Android’s new device setup process has long been in need of a visual overhaul to make it friendlier and less daunting for non-technical users. Since the day of Ice Cream Sandwich, we’ve had a dark skin in line with the Holo theme of the time that, while straightforward, wasn’t particularly inviting.
This has changed with Lollipop. While the setup process itself hasn’t changed much, it’s now decked out with bright, friendly colours.
Well that’s a little bit imposing. I doubt we’ll see this screen when we unwrap our shiny new Nexus 9‘s in a few weeks’ time, though.
The first thing you’ll be asked to do during setup is connect to a Wi-Fi network.
This screen sets the tone for the rest of the setup process. There’s a neat cityscape that represents your connection to the outside world and everything’s bright and accessible.
Once you’ve entered your Wi-Fi password, Android will connect to the network and check that it has access to the Internet.
Don’t judge my Internet connection, Google.
OK, software updates are important.
Tap and Go setup allows you to tap two Android devices with NFC together to establish a Bluetooth connection and copy settings between them.
It’s OK Google, you take your time.
Once Android’s got it’s stuff in order, you’ll be asked to connect your Google account. At this point the dominant colour of the screen changes to Google’s deep blue, and the redesigned login interface takes over. It’s quite nice.

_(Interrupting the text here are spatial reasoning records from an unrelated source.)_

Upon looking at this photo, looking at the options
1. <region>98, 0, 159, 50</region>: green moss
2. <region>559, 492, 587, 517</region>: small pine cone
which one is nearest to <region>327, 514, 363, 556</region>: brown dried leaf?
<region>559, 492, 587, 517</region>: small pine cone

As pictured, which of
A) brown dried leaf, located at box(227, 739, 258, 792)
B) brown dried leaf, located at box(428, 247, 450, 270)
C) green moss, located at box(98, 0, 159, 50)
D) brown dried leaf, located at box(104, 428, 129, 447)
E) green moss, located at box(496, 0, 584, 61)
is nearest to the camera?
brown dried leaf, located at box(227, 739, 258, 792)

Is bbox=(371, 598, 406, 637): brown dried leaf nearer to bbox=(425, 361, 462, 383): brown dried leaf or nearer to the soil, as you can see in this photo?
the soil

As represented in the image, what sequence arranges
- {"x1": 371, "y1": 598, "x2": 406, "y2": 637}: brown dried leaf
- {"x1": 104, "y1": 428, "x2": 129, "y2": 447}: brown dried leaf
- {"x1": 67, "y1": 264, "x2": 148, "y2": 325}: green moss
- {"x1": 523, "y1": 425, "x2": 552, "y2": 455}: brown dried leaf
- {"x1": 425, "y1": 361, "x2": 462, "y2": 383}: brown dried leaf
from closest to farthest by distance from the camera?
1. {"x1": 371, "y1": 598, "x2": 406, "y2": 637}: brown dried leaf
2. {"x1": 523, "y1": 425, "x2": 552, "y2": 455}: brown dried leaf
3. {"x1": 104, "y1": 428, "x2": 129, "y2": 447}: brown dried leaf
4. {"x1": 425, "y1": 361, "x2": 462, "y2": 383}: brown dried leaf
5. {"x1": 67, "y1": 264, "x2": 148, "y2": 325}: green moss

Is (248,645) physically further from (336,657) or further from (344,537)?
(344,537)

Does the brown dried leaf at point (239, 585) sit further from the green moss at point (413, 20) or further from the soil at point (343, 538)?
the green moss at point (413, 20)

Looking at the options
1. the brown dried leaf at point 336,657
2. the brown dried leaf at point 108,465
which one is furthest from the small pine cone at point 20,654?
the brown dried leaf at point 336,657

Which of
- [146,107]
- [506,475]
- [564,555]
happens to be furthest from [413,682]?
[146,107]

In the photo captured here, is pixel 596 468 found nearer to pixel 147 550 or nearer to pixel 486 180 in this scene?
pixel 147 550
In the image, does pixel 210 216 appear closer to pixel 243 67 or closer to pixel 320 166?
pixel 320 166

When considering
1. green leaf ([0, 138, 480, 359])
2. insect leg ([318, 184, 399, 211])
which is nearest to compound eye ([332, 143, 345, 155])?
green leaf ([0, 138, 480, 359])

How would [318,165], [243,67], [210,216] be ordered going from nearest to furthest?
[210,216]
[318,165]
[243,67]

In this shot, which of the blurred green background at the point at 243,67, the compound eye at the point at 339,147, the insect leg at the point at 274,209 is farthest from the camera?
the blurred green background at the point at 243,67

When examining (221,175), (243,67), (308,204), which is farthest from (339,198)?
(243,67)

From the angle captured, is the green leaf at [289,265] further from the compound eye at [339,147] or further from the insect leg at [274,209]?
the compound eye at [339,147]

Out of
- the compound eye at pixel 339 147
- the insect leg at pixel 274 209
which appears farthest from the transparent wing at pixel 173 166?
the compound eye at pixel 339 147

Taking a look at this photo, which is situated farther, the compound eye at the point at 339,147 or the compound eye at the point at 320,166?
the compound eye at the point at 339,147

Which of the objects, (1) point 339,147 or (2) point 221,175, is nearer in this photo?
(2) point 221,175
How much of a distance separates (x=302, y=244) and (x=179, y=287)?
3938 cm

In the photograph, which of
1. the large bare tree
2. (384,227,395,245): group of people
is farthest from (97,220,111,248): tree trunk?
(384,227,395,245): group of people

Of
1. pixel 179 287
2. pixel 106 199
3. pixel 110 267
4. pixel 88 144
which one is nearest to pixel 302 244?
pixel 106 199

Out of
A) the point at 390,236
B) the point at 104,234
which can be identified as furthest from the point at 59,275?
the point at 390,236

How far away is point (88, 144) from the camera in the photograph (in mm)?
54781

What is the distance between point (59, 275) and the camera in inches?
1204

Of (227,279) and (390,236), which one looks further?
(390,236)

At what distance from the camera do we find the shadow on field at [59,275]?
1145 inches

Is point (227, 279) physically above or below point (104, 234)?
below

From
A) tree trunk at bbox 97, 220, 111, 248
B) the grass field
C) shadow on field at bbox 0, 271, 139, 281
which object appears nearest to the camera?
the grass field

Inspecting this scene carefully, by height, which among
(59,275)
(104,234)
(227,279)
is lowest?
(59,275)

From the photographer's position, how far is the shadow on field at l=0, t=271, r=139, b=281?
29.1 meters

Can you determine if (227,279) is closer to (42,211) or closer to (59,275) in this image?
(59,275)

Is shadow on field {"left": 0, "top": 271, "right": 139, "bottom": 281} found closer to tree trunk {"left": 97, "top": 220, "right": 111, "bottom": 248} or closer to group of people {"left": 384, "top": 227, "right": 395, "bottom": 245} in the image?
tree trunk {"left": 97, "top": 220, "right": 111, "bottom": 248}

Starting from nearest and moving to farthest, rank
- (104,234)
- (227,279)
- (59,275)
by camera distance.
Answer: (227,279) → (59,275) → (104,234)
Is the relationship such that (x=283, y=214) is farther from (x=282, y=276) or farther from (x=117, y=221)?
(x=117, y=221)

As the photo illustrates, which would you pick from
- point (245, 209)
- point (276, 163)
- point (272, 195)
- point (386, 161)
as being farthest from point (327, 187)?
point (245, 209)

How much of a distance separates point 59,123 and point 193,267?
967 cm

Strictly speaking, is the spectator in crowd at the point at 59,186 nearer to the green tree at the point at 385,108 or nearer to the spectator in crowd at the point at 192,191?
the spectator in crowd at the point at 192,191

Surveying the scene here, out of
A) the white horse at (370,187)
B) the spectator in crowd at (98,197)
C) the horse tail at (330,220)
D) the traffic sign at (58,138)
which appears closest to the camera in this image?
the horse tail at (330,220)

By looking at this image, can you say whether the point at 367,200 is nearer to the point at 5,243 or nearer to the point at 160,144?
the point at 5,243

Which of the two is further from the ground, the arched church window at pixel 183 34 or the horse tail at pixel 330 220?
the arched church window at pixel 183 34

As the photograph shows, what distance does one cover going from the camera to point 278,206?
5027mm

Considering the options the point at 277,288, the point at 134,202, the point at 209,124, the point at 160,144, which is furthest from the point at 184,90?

After you log in, Android needs to think some more.
And a bit more.
All done! Now it’s time to restore apps and data.
We’ve already covered the new restore process, so let’s not go into it too much here. Suffice to say, you’ll be able to restore the apps installed on your old phone or tablet.
Google needs us to agree to some more terms and conditions to use its services. Location and general user experience statistics – the usual for this screen.
Now that we’re done, it’s time to go to the home screen!
That large Play store widget actually doesn’t seem too inclined to actually show anything at the moment. It’s still promising to show my recent purchases, and when it’s clicked it just seems to zoom in the text “My Library”.
Also notable, the dock only contains the Google Camera icon and nothing else.
It seems the Nexus 7 developer preview image might be pretty light on Google apps:
There should be a full complement of Play apps in there, but there’s not. Fortunately, they’re easy enough to install from the Play store!